In terms of legislative intent it is assumed that whenever the legislature enacts a provision it has in mind previous statutes relating to the same subject matter, wherefore it is held that in the absence of any express repeal or amendment therein, the new provision was enacted in accord with the legislative policy embodied in those prior statutes, and they all should be construed together.

2A Sutherland, Statutes and Statutory Construction § 51.02, at 290. (3d rev. ed. 1973).

The lenders argue that this principle is inapplicable because for many years the Justice of the Peace Courts interpreted the exemption statute to apply to gross wages. But as we have noted, this was clearly an erroneous view of the law which was corrected by the Chief Magistrate's present policy directive. If anything, this former interpretation resulted from a failure to harmonize all statutory provisions on the subject. An error of law does not become justified by mere passage of time.

As for the debtors' position, the interpretation which they now seek to give the law is wholly at odds with the statutory scheme. The best guide in construing attachment and garnishment legislation is to give it a reasonable interpretation with due regard for both the rights of the creditor and the debtor. 3 Sutherland, Statutes and Statutory Construction § 69.05, at 275 (3d rev. ed. 1973). As for the exemption statute, its obvious purpose is to protect a debtor and the debtor's family, but the rights of the creditor cannot be overlooked in the process of interpretation. Exemption statutes are neither intended to provide a means of fraud by which debtors escape their just obligations nor enacted to provide a windfall to the debtor. Their sole purpose is to provide the necessaries by which to earn and make a living. 3 Sutherland, Statutes and Statutory Construction § 69.06, at 280. Nothing in the statutory scheme *265 indicates that the legislature intended the exemption statute to preclude all attachments of certain debtors' wages, and for that reason, we cannot accept the position which, if adopted, would have that effect. If we are in error on this point, then we call the matter to the General Assembly's attention for its prompt correction.

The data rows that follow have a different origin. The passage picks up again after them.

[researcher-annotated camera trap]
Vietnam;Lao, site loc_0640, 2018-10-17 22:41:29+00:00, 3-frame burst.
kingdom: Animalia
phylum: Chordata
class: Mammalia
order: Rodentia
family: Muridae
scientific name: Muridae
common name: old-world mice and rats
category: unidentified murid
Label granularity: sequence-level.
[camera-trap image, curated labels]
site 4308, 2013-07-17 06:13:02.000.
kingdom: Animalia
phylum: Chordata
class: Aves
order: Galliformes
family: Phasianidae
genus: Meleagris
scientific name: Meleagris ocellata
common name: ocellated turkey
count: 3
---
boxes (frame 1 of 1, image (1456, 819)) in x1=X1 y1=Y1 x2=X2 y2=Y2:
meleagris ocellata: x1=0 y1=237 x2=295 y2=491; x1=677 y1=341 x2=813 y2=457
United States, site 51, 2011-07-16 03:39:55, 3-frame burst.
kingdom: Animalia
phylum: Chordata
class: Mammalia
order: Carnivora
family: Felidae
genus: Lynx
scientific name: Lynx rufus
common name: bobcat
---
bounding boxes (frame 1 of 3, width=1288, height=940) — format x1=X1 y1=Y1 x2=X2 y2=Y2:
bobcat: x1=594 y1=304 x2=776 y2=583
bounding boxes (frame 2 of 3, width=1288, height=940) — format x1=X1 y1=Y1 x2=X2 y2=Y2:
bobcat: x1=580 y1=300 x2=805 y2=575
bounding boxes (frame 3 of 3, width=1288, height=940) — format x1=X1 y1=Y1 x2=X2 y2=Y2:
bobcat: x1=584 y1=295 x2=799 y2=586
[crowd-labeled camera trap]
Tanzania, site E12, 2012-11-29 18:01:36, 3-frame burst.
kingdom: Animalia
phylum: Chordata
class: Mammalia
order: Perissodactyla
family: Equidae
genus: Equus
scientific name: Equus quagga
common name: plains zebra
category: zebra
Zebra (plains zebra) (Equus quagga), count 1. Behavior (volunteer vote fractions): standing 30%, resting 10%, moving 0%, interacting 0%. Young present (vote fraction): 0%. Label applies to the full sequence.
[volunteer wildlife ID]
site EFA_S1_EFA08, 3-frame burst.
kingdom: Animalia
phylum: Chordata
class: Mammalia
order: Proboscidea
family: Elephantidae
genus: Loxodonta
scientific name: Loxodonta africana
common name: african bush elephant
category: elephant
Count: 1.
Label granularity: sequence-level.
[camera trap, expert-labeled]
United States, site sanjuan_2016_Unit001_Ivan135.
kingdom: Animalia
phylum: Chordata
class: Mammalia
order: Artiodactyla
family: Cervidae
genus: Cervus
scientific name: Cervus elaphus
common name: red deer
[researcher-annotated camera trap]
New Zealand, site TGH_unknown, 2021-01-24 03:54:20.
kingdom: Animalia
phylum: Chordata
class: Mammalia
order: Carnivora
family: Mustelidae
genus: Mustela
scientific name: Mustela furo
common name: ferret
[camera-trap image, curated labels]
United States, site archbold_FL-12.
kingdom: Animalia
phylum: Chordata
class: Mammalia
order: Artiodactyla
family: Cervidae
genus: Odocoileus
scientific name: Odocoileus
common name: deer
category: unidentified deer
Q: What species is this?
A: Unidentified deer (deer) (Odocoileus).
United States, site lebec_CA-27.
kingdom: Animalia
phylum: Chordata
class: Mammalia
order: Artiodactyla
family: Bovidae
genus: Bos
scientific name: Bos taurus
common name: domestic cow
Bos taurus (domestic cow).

While we consider the means by which the trial court reached its decision to have been questionable in view of the procedural irregularities here, we nonetheless conclude that the Superior Court's decision on the substantive issues of law was correct and should be affirmed.

* * *

AFFIRMED.

NOTES

[1] Under 10 Del.C. § 9202(c), the Chief Magistrate's duties are defined as follows:

In addition to the number of justices specified by § 9203 of this title, the Governor, by and with the consent of a majority of all the members elected to the Senate, shall appoint a justice of the peace who shall serve as Chief Magistrate and administrative head of the justice of the peace court system throughout the State.